_Text passage_:
In the capital markets industry today, significant growth in the levels of data traffic for pre- and post-trade information processing has become the norm. Addressing this continued and accelerating growth is a major challenge and concern for all involved. Those involved are looking at many technologies to stay on top of this accelerating growth: higher-speed processors, more memory, larger-scale environments, and more recently, high-bandwidth and low-latency 10 Gigabit Ethernet switching technologies.
The move to these higher-bandwidth technologies is not without its own challenges. In-host protocol processing continues to be a significant challenge and an impediment to increased performance as it accounts for anywhere between 70 and 90 percent of the end-to-end application latency. Fortunately this problem is being addressed through the offerings of offload technologies such as TCP/IP offload engines, user-space communications libraries, and Remote Direct Memory Access (RDMA) capabilities in a number of 10 Gigabit Ethernet host adapters.
As the host-side performance bottlenecks are addressed, the capabilities and effects of the underlying network fabric become far more evident. Forwarding methodologies, buffering architectures, ingress and egress queuing processes, transceiver-to-transceiver throughput and latencies levels, and jitter become significantly more apparent.
With the recent announcement of the Cisco Nexus™ 5000 Series 10 Gigabit Ethernet switches, a new generation of reliable, lossless, and deterministic performance capabilities can now provide the next level of performance in highly demanding market-data environments.
This document describes the test results from a proof-of-concept evaluation of the Cisco
® Nexus 5020 Switch at a world-leading capital market company. The goals of the testing were to detect:
• Increases in throughput and reductions in data load and unload times or data latency
• Increases in the rate of update messages per second in a multicast market-data environment
• Throughput, latency, and loss levels across the fabric
• Reductions in data load and unload times
The findings were as follows:
• Data delivery time for single-threaded data transfers of a 5-GB data set between a single host and a NetApp OnTap GX system decreased by 88 percent. Times for multithreaded and multipathed data transfers increased by a factor of 10.
• Wombat Latency Busters Messaging (LBM) multicast-based market data reached 1 million update messages per second at the subscriber for a two-publisher-to-one-subscriber test scenario in comparison to fewer than 200,000 messages per second over Gigabit Ethernet.
In-host microbenchmarks for 10 Gigabit Ethernet were as follows:
• Line rate was achieved at all packet sizes for both unidirectional and bidirectional traffic flows.

_Objective_:
Extend the Nexus 5020 test report past its final sentence. None of the material after this point is needed for the work here.

_Data section_:
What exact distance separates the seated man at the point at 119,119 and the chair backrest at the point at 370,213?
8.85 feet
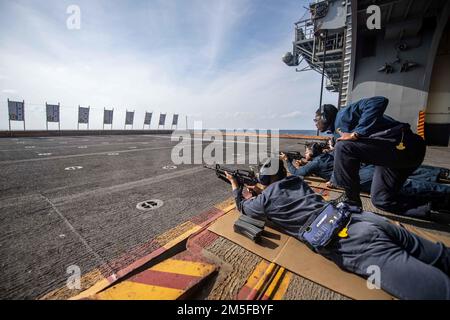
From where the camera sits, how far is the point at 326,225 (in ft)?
6.07

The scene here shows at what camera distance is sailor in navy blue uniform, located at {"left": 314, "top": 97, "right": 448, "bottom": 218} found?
2.52 m

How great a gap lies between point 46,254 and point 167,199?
6.14 feet

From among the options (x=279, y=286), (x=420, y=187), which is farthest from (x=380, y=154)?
(x=279, y=286)

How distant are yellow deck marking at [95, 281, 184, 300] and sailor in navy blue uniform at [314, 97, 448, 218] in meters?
2.40

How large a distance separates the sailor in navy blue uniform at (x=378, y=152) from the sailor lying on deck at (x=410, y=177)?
0.12m

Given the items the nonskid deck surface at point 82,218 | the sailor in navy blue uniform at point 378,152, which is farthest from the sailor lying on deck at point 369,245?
the nonskid deck surface at point 82,218

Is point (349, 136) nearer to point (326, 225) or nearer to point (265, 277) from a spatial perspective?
point (326, 225)

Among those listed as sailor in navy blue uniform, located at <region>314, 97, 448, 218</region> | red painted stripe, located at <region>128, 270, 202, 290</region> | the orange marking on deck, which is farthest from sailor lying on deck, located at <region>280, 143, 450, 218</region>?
→ red painted stripe, located at <region>128, 270, 202, 290</region>

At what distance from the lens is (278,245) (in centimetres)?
223

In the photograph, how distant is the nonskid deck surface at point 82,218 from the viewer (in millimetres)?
1853

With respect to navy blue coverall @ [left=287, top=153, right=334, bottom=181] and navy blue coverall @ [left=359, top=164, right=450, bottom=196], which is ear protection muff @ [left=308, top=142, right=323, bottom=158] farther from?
navy blue coverall @ [left=359, top=164, right=450, bottom=196]

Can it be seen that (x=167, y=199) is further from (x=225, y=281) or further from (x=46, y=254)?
(x=225, y=281)

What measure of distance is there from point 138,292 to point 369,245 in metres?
1.95

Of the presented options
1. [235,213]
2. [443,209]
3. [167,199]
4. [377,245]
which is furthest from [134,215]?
[443,209]
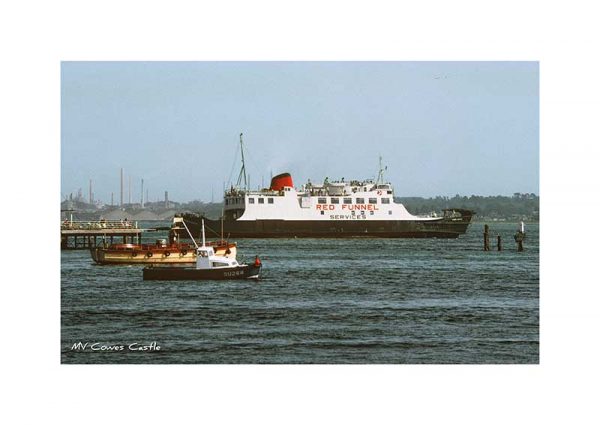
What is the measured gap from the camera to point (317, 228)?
4025 cm

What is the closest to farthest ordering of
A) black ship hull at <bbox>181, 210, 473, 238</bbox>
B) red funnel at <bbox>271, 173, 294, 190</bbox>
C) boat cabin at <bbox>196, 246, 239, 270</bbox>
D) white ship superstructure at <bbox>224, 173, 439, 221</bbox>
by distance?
boat cabin at <bbox>196, 246, 239, 270</bbox>
black ship hull at <bbox>181, 210, 473, 238</bbox>
white ship superstructure at <bbox>224, 173, 439, 221</bbox>
red funnel at <bbox>271, 173, 294, 190</bbox>

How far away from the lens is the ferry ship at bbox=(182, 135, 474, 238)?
131 feet

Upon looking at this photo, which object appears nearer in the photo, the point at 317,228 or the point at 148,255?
the point at 148,255

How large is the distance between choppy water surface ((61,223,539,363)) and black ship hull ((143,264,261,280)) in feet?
0.61

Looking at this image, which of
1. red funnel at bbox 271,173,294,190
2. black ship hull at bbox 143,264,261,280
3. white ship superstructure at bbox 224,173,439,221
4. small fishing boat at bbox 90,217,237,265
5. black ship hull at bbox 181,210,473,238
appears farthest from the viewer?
red funnel at bbox 271,173,294,190

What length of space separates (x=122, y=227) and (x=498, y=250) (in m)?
11.7

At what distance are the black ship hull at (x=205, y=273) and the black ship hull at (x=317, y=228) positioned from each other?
17.2 metres

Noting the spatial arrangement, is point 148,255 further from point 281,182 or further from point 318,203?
point 318,203

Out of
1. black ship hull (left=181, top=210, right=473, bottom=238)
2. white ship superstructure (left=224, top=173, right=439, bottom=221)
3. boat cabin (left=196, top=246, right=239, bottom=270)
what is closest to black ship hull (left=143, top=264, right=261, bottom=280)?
boat cabin (left=196, top=246, right=239, bottom=270)

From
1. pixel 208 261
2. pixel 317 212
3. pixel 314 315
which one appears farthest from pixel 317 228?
pixel 314 315

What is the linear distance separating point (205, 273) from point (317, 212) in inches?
783

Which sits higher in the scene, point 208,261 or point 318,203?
point 318,203

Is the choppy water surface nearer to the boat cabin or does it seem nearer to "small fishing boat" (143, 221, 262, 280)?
"small fishing boat" (143, 221, 262, 280)

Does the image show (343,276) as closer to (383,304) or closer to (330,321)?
(383,304)
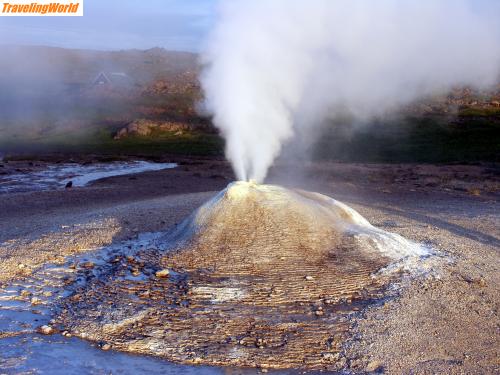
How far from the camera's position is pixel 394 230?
980cm

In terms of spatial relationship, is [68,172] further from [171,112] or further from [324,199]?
[171,112]

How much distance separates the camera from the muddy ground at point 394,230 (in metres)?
5.72

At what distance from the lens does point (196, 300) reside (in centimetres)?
660

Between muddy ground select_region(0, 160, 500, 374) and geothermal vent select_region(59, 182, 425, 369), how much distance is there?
428 mm

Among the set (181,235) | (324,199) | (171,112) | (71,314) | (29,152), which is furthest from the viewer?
(171,112)

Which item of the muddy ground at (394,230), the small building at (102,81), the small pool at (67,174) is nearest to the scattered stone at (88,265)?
the muddy ground at (394,230)

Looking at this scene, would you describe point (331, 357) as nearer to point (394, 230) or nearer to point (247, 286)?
point (247, 286)

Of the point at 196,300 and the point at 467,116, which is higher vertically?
the point at 467,116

_The reply_:
• Transceiver-to-transceiver latencies maintained a constant rate of 3.2 microseconds for all packet sizes tested.
In market-data environments, application performance is one of the most significant factors in ensuring maximum opportunities for return in response to new information. Variables that affect performance, either negatively or positively, include node configuration, interconnects, switching fabric composition and associated configuration, protocol offload technologies, and application communication characteristics.
Latency is often discussed as the primary performance metric in determining whether application run time is optimal. In today's competitive marketplace, as little as 1 millisecond less latency can result in significant profit and strong competitive advantage.
The effectiveness with which the network communication components (switches, adapters, host drivers, and offload technologies) interoperate continues to be assessed to determine potential areas for performance improvement. Gigabit Ethernet has been the standard implementation, but with the rapid growth in message rates and the problem of microburst traffic due to increases in spot trading increases, Gigabit Ethernet has reached its limits in many cases.
The desire to achieve competitive advantage and the increasing volume of market-data traffic are making the increased throughput levels and low latencies of 10 Gigabit Ethernet switches increasingly necessary. The higher throughput rates of 10 Gigabit Ethernet easily absorb the traffic increase associated with traffic bursts and provide the capability for growth at lower switching latencies and with less jitter.
The Cisco Nexus 5000 Series of 10 Gigabit Ethernet, low-latency, Layer 2 cut-through switches provide deterministic and lossless delivery at line rate, which easily meets the high demands of the market-data application environment. The Cisco Nexus 5000 Series Switches supports up to 52 ports of nonblocking, line rate 10 Gigabit Ethernet and Fibre Channel over Ethernet (FCoE) per port. These characteristics are ideal for market-data applications, and can also support high levels of I/O traffic for back-office and post-trading environments.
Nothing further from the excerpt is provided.